# Stoeger Uplander



## gcs (Jan 6, 2011)

Hey guys, I have a Stoeger Uplander 20ga sxs. I've started having problems with it miss firing on the right barrel. I don't thing the firing pin is striking the primer hard enough. I've taken the rear stock off to inspect and I didn't see anything wrong. I took and cleaned it the best I could and lightly oiled before putting the stock back on. I finished reassembling the gun and went to shoot it. It still not firing on the right barrel. Has anybody else having this type problem with the Stoeger uplander? I know its a cheep shotgun but I didn't want a real nice one for rabbit hunting but I would like it to fire when I pull the trigger.


----------



## mike bell (Jan 6, 2011)

UNLOAD GUN FIRST OFF!!! 

I use a long acyrlic rod down the barrel that I can hold onto and reach down and pull the trigger.  If fire pin hits it Im able to tell, but if it feels like nothing hits it, I'll take the barrels off and fire to see if they stick out.  On my SKB O/U, they stick out when I field strip it to place it in the gun case.  You may have to push a locking bolt or something to reopen the lever.  Becareful, cause on some of those guns that cock on opening,  you may have a heck of a time recocking it by hand with out the leverage of the barrels in place....*Do the rod in the barrel if you dont think you can do the it other way.*


----------



## gcs (Jan 6, 2011)

Ok, I have looked at the primers on the shells that missed fired on and they looked like the firing pin barely made a mark.

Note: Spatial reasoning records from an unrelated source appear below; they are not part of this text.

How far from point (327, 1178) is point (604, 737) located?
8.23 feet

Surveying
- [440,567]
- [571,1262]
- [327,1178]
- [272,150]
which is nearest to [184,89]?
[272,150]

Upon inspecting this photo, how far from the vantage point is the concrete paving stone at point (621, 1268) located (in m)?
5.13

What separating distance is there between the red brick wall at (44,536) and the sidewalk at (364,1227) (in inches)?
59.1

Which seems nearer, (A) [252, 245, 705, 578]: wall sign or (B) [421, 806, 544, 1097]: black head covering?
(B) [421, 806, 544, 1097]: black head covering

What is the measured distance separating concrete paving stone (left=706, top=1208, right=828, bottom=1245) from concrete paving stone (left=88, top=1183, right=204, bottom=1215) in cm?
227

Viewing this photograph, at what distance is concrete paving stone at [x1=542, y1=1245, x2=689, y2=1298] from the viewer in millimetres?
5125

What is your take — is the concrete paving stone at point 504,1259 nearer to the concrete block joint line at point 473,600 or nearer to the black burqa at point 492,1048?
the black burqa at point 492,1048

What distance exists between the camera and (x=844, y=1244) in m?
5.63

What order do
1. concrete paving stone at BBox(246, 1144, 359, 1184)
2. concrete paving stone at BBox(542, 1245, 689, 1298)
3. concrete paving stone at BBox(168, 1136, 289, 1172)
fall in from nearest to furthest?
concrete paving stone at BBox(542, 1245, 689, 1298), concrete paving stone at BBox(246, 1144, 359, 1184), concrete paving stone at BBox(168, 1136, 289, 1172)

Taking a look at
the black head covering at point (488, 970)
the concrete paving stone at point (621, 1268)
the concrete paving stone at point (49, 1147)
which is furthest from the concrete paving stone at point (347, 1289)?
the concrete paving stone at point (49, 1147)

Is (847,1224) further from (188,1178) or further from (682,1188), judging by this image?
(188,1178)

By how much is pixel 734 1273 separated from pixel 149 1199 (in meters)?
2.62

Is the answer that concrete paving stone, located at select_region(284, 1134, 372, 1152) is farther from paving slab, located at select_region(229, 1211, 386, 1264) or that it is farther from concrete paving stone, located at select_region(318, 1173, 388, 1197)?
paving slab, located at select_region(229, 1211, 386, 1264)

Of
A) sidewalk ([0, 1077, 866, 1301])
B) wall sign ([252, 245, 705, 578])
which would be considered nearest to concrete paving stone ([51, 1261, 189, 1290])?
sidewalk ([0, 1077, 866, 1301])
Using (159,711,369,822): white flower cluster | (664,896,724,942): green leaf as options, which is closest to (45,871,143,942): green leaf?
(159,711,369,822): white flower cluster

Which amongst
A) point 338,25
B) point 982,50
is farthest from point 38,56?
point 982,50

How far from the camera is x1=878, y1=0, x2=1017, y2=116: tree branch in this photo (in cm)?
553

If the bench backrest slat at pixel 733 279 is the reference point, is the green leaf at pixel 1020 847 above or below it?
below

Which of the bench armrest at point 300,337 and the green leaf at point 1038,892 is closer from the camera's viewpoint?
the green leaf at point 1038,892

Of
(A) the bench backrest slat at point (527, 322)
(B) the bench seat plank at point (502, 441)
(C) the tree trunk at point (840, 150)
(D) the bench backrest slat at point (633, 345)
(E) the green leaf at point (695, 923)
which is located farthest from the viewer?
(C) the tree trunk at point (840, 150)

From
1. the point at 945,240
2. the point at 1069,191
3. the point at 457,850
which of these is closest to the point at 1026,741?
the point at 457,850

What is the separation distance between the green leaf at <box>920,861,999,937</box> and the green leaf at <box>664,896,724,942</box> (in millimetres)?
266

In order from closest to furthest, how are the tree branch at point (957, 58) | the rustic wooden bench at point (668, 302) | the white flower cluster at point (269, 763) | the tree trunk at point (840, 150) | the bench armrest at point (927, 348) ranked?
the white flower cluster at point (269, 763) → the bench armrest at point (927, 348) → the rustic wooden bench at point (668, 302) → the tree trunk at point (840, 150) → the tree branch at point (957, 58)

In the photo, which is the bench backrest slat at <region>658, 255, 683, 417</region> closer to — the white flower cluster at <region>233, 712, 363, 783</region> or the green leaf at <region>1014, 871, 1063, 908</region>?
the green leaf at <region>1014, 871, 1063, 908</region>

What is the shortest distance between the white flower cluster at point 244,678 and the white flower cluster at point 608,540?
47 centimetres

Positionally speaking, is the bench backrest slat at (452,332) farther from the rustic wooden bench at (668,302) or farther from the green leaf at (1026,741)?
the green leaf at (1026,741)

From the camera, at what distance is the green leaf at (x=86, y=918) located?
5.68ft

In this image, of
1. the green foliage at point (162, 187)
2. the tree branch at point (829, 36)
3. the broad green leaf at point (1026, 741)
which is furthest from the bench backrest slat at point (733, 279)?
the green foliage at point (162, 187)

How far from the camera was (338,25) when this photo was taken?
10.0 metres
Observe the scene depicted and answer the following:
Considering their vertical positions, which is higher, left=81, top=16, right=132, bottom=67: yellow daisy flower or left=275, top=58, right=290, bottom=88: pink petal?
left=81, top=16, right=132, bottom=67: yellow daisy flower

I also done a dry fire with the barrels taken off to see if the firing pin sticks out.  The firing pins does stick out. The right side firing pin sticks out just as far as the left side firing pin. I'm thinking it might be a weak spring or something isn't machined right.


----------



## wilber85 (Jan 6, 2011)

Using Remington ammo?


----------



## gcs (Jan 6, 2011)

I using Federal ammo


----------



## wilber85 (Jan 6, 2011)

I have a friend with a Stoeger Condor and he has a similar problem.  We both have issues with Remington ammo.  Winchester shells fire like a dream for me, Remington often misfires with a dent in the primer like you described.  I dont shoot Federal very often.

I believe the Uplander uses the inertia trigger so you have to grip it tightly to your shoulder.  My girlfriends younger brother is a kid and he is real skinny so he has a hard time gripping it real tight and it misfires a lot that way.  Not sure if the primer was dented or not.  You can try hitting the gun stock on the ground and hear the trigger reset.


----------



## Quail man (Jan 27, 2011)

Ive got the same gun, never had any problem at all but, this year I have had more problems with remington shells in all my 12s I had 6 out of 1 box that wouldent fire, but I only shoot fiocchi and winchesters in my 20


----------